╔══

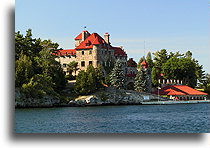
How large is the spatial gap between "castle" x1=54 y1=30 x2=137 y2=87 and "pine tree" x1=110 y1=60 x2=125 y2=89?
2.62 m

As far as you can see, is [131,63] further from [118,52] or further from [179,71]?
[179,71]

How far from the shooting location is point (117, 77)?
39125 millimetres

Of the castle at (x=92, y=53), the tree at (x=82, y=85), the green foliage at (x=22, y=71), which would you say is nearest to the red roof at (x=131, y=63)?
the castle at (x=92, y=53)

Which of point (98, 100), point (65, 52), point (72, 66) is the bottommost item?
point (98, 100)

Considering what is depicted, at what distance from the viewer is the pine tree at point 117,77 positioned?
38741 millimetres

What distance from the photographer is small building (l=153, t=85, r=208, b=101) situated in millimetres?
44528

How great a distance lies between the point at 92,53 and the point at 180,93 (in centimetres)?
1193

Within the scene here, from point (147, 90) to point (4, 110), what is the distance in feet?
105

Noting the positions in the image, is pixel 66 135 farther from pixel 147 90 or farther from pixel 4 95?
pixel 147 90

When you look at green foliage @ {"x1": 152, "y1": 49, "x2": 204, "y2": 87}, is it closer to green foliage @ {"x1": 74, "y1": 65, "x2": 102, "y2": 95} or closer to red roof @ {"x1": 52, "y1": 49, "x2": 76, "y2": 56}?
red roof @ {"x1": 52, "y1": 49, "x2": 76, "y2": 56}

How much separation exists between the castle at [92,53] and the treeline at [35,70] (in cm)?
316

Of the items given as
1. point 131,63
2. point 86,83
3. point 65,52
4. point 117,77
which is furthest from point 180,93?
point 65,52

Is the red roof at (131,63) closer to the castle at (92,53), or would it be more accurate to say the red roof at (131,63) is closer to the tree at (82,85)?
the castle at (92,53)

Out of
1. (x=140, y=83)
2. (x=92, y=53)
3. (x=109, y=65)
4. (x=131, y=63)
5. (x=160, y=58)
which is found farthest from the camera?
(x=160, y=58)
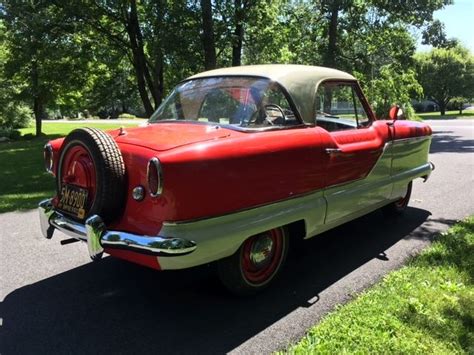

╚══

WRITTEN REQUEST:
Recast the lines above as a Markdown table with the columns "Row" and "Text", giving each line a row number and skipping blank lines. Leave the pictures out of the table.

FULL SOLUTION:
| Row | Text |
|---|---|
| 1 | How large is the spatial gap between "castle" x1=54 y1=30 x2=137 y2=87 and "pine tree" x1=110 y1=60 x2=125 y2=89? |
| 2 | 2.62 m |
| 3 | As far as you can see, is [131,63] further from [118,52] or further from [179,71]? |
| 4 | [179,71] |
| 5 | How far from the shooting location is point (117, 77)? |
| 6 | 39125 millimetres |
| 7 | Of the castle at (x=92, y=53), the tree at (x=82, y=85), the green foliage at (x=22, y=71), which would you say is nearest to the red roof at (x=131, y=63)? |
| 8 | the castle at (x=92, y=53) |
| 9 | Which of point (98, 100), point (65, 52), point (72, 66) is the bottommost item? |
| 10 | point (98, 100) |
| 11 | Considering what is depicted, at what distance from the viewer is the pine tree at point 117,77 positioned? |
| 12 | 38741 millimetres |
| 13 | What distance from the photographer is small building (l=153, t=85, r=208, b=101) situated in millimetres? |
| 14 | 44528 |
| 15 | How great a distance lies between the point at 92,53 and the point at 180,93 (in centimetres)? |
| 16 | 1193 |
| 17 | Within the scene here, from point (147, 90) to point (4, 110), what is the distance in feet? |
| 18 | 105 |
| 19 | Noting the positions in the image, is pixel 66 135 farther from pixel 147 90 or farther from pixel 4 95? |
| 20 | pixel 147 90 |
| 21 | When you look at green foliage @ {"x1": 152, "y1": 49, "x2": 204, "y2": 87}, is it closer to green foliage @ {"x1": 74, "y1": 65, "x2": 102, "y2": 95} or closer to red roof @ {"x1": 52, "y1": 49, "x2": 76, "y2": 56}? |
| 22 | red roof @ {"x1": 52, "y1": 49, "x2": 76, "y2": 56} |
| 23 | How much separation exists between the castle at [92,53] and the treeline at [35,70] (in cm)? |
| 24 | 316 |
| 25 | Of the items given as |
| 26 | 1. point 131,63 |
| 27 | 2. point 86,83 |
| 28 | 3. point 65,52 |
| 29 | 4. point 117,77 |
| 30 | which is furthest from point 180,93? |
| 31 | point 65,52 |
| 32 | Is the red roof at (131,63) closer to the castle at (92,53), or would it be more accurate to say the red roof at (131,63) is closer to the tree at (82,85)? |
| 33 | the castle at (92,53) |
| 34 | Out of |
| 35 | 1. (x=140, y=83) |
| 36 | 2. (x=92, y=53) |
| 37 | 3. (x=109, y=65) |
| 38 | 4. (x=131, y=63) |
| 39 | 5. (x=160, y=58) |
| 40 | which is found farthest from the camera? |
| 41 | (x=160, y=58) |